[HPforGrownups] re: chapter summary / greatest fear / morality / Hermione / Percy / TMR
Vivamus
Vivamus at TaprootTech.com
Mon Jan 10 15:06:09 UTC 2005
No: HPFGUIDX 121575
In Catlady's wonderful collection of comments:
> Vivamus signed off his excellent post
> http://groups.yahoo.com/group/HPforGrownups/message/121052 with:
>
> << Vivamus, who agrees with Hub McCann that honor, virtue,
> and courage mean everything; that money and power mean
> nothing; that good always triumphs over evil, and that true
> love never dies. >>
>
> Whether good always triumphs over evil has a lot to do with
> the definition of 'triumph' (or of 'good' or of 'always').
> Did he mean in the Afterlife (Heaven and Hell)?
>
> Has true love died (or been re-defined as not 'true') when
> the lover and the beloved and their descendents for ten
> generations and their language and their culture and all
> their artifacts have died and turned to dust and been
> forgotten by the living long ago? How about when the old
> couple who were married for seventy years and stood by each
> othr through thick and thin no longer remember each other (or
> their children and grandchildren) because of Alzheimer's disease?
Vivamus:
That was a quote from the recent, outstanding movie, "Secondhand Lions".

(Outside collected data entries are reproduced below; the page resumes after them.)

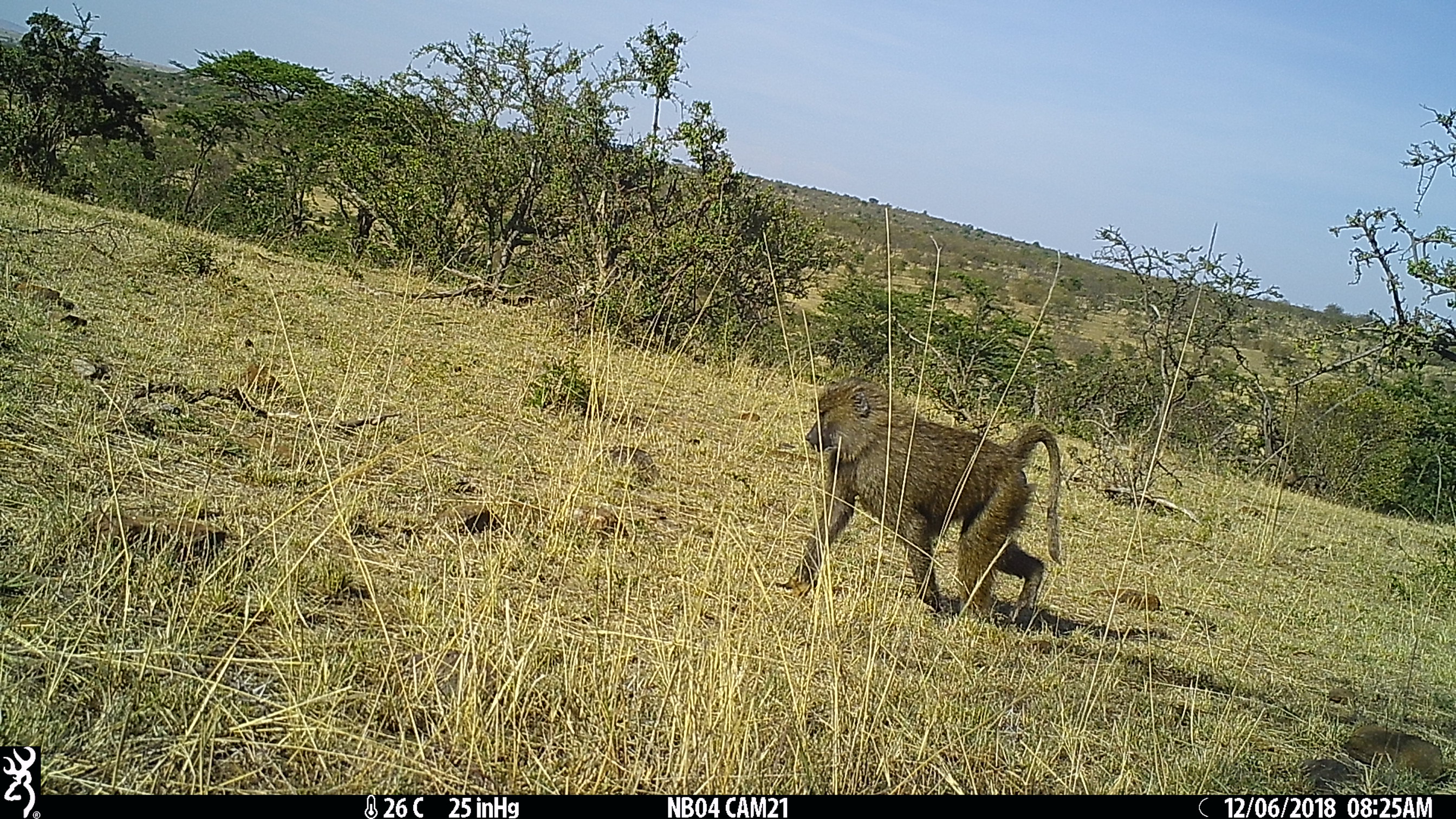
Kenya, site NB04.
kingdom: Animalia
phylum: Chordata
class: Mammalia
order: Primates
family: Cercopithecidae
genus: Papio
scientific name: Papio anubis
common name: olive baboon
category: baboon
Baboon (olive baboon) (Papio anubis).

The character also says about those things that it doesn't matter whether
they are true or not; a man (much of the movie is about understanding
manhood from a boy's perspective) believes them because they are worth
believing. Without going too far OT on this, I think the implication was
that those are beliefs that are worth holding onto, despite evidence to the
contrary that we might see every day of our lives, because believing them is
PART of what gives us the strength hold the line against evil and finally
triumph in a hopeless cause.
The cases you mention are good examples that seem to defeat the logic of
those statements. If, however, you have lived with the terrible pain of
having a loved one with Alzheimer's, you (hopefully) know that believing
that love lasts forever is sometimes the *only* thing that will get you
through the day.
I disagree with the character that it doesn't matter whether those things
are true or not, but I think that those core beliefs manifestly are the
basis for a society desirable to live in. One might even argue that they
are necessary beliefs for a satisfied life, but that would be WAY off-topic.
Getting back to Potterverse, it would be interesting to look to the
characters in the books so far, and see if clinging to foolish, desperate
hope is more a cause of victory (as in Harry going into the CoS, where he
*knows* there is a basilisk, to look for Ginny), or defeat (as when he goes
to the DoM in OOtP.) (Actually, I guess the DoM has to be considered a
victory, doesn't it? Even with Harry's foolishness and the loss of Sirius.
LV was revealed at last, the prophecy is finally beyond LV's grasp, and that
whole group of DEs were arrested.) More specifically, does JKR's writing
imply that clinging to "foolish" hopes empowers the characters in a good
way, or does success come more as a result of more "rational" thinking that
suppresses impossible hopes?
Anyone want to take a swing at that?